Whenever the devs have made changes with the PvP system post anniversary1, the result has been lowering scores and (sometimes) lowering the prog targets to compensate. This happened with shield cooldowns, then again when the nerfed boosting, then again with the healthshift, and then again when switch scoring (so that 75 points was the max) and then again when they added weekly boosts (so now it was boosted, higher health characters), and again when they added the champion system. (note: This sequence may not be ordered properly. But all of those changes have had the effect of extending PvP matches and making it harder to reach higher scores.
You are right that after demi makes changes and scores drop a bit, players adjust to the new rules and scores start to creep back up. That will definitely happen again. This next season will be wired as players sort things out, but by next season we will have started settling on new strategies and scores will start creeping up again.
Baking cupcakes is decidedly NOT for player’s own direct benefit. Baking requires coordination, so it’s mutually beneficial (at least with respect to scoring), both for players who eat cakes and players who like to have higher-point slices that make progs easier for everyone (so everyone who cares more about prog rewards that placement rewards).

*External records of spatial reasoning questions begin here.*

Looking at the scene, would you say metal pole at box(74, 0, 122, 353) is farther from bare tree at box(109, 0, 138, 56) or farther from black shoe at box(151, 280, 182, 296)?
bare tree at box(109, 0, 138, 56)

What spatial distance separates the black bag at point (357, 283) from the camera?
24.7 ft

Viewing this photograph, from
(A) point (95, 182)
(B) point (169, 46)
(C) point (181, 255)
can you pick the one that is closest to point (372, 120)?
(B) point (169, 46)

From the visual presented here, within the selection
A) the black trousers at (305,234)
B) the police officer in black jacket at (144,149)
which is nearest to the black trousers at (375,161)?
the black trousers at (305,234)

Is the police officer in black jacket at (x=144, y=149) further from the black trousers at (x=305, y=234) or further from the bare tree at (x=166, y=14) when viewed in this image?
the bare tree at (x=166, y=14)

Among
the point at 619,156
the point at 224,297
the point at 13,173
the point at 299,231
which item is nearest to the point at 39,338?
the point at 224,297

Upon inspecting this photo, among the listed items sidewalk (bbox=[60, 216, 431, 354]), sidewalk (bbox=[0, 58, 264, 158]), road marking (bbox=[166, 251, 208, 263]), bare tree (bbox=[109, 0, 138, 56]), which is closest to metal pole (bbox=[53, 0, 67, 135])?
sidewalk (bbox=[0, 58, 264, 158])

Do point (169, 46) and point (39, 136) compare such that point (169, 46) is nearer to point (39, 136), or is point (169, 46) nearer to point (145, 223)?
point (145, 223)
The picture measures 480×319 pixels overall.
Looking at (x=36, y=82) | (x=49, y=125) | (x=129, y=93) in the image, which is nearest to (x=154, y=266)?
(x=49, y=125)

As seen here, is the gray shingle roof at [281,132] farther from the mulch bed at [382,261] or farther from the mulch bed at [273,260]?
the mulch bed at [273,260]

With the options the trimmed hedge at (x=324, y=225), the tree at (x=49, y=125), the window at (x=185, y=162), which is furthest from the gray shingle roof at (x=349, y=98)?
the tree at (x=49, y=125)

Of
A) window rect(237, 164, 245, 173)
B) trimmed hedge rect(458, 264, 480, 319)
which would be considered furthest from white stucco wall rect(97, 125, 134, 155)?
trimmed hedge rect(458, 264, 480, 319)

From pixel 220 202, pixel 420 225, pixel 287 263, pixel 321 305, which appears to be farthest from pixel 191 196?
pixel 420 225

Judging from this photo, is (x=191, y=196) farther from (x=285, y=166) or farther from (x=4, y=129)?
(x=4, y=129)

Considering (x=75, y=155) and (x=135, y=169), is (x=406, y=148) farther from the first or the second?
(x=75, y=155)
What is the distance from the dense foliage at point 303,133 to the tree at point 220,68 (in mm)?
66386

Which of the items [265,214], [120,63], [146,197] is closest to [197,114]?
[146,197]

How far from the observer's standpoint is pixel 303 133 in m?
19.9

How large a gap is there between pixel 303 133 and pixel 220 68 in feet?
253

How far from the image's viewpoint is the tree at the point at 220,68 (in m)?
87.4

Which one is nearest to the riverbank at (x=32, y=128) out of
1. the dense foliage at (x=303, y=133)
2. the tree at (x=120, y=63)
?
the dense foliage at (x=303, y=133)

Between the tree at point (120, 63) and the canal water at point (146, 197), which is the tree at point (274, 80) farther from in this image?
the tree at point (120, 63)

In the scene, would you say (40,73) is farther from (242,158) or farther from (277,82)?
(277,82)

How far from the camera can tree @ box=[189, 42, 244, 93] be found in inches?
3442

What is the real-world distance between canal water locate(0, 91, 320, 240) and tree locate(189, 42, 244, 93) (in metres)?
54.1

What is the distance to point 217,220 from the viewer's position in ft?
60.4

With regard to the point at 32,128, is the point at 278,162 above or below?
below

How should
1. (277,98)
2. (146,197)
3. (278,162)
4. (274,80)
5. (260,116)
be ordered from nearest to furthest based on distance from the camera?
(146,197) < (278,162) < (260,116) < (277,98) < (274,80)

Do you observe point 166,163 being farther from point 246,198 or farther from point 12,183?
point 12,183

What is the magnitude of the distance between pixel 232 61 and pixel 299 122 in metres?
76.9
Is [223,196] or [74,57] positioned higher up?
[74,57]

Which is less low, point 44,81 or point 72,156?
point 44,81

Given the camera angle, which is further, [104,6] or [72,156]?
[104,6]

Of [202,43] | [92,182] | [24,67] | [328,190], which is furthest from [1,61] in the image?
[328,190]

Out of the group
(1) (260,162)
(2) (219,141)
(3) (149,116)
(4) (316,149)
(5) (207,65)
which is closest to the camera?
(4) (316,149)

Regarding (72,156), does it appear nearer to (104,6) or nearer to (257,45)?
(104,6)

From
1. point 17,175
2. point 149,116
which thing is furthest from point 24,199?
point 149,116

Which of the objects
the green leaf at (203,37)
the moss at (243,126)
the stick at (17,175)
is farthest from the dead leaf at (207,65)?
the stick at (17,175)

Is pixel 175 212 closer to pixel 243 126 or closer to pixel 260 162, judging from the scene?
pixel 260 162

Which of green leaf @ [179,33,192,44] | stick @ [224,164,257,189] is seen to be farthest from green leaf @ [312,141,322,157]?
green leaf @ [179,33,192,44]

We can argue about exploit v. Cheat v. Intended Gameplay endlessly. And I think There are strong arguments to be made on all sides there. But the fact is that anyone who bakes a cupcake sees no direct benefit from it. There are only indirect benefits that are, by and large, good for everyone’s scores and progs.
Sorry, not stealing, just abusing faulty game mechanics. Basically cheating, so selected group can get extra points. But it’s totally fine, because some random person will also have a chance to get few points every now and then.

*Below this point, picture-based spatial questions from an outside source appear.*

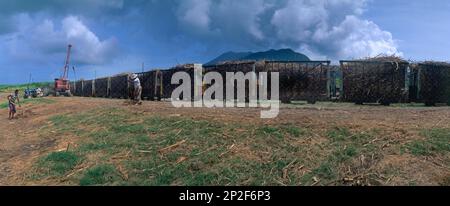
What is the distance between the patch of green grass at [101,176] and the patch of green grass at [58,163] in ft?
2.58

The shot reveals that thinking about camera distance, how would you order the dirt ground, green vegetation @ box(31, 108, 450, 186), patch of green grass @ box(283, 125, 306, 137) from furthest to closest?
1. patch of green grass @ box(283, 125, 306, 137)
2. green vegetation @ box(31, 108, 450, 186)
3. the dirt ground

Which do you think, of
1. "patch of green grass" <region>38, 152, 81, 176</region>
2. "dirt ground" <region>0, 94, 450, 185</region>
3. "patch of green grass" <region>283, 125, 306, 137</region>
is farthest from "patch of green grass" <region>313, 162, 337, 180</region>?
"patch of green grass" <region>38, 152, 81, 176</region>

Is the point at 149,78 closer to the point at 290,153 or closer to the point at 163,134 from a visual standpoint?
the point at 163,134

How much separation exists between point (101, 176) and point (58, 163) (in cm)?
177

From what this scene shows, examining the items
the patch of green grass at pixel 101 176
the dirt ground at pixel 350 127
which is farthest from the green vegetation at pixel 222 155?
the dirt ground at pixel 350 127

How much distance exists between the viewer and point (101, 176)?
1009cm

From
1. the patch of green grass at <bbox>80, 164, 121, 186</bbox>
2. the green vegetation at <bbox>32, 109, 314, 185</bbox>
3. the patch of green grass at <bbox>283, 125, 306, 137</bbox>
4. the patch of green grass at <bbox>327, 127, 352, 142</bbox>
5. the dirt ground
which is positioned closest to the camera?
the dirt ground

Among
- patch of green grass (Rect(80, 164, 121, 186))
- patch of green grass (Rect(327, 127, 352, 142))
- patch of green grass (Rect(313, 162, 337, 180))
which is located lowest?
patch of green grass (Rect(80, 164, 121, 186))

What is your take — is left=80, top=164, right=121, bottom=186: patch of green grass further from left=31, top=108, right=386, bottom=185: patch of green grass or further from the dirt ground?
the dirt ground

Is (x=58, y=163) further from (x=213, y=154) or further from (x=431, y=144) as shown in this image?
(x=431, y=144)

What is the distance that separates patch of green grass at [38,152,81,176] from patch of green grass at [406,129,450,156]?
7259mm

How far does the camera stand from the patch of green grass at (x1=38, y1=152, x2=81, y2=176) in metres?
10.9

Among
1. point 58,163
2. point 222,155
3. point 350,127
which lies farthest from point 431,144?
point 58,163

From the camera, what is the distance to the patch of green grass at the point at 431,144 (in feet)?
30.9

That’s the thing though: Cupcaking does not mean “a few Points now and then” for “some random person”. The entire slice benefits from the cupcake because once you pass 1000 Points the only way to inject new Points into a slice is to hit a shielded target. It’s a trickel down effect - even if you don’t hit the cupcake yourself you still benefit from it if you hit someone who hit the cupcake and thus is Worth more Points. Compare how many Points are avaiable in a dead slice, where you have to struggle to get past 1000 Points, to one with many cupcakes where things might get slow around 1500 Points.
If you’ve played PvP at all in the last year, then… YOU ARE THE THIEF.
NO EXCEPTIONS! SHOOT EVERY PVP PLAYER!
The current system, as presented, is terrible. You can’t get points started very easily, and they bleed A LOT over a certain point (from 700-800 I would hazard a guess at).
Hammering shields and hoping for the best helps generate more points as all your queues and retaliation bounce off.
The cupcake bakers do the initial painful rush, then set it up so a load more players can get boosted closer to them. This puts more points into the slice that then trickle down, because it generates significantly faster points than a small number of slow slogs would in the same time frame.
Then people beat the ones who got the cupcakes.
Then people beat the people who did that.
Then people who started later, or are recovering from absolute murder, get a series of stepping stones based on this higher level feeding frenzy.
Cupcakes obviously have a downside. A small number of players coordinate to generate massive points that no one else can touch. This is what the Devs are shooting down (and after a certain point they are not benefiting anyone else but each other anyway and can’t hide behind the trickle down positive effect).
But people baking together to reach 1300 helps the people getting to 1000, helps everyone underneath that to get ANYWHERE.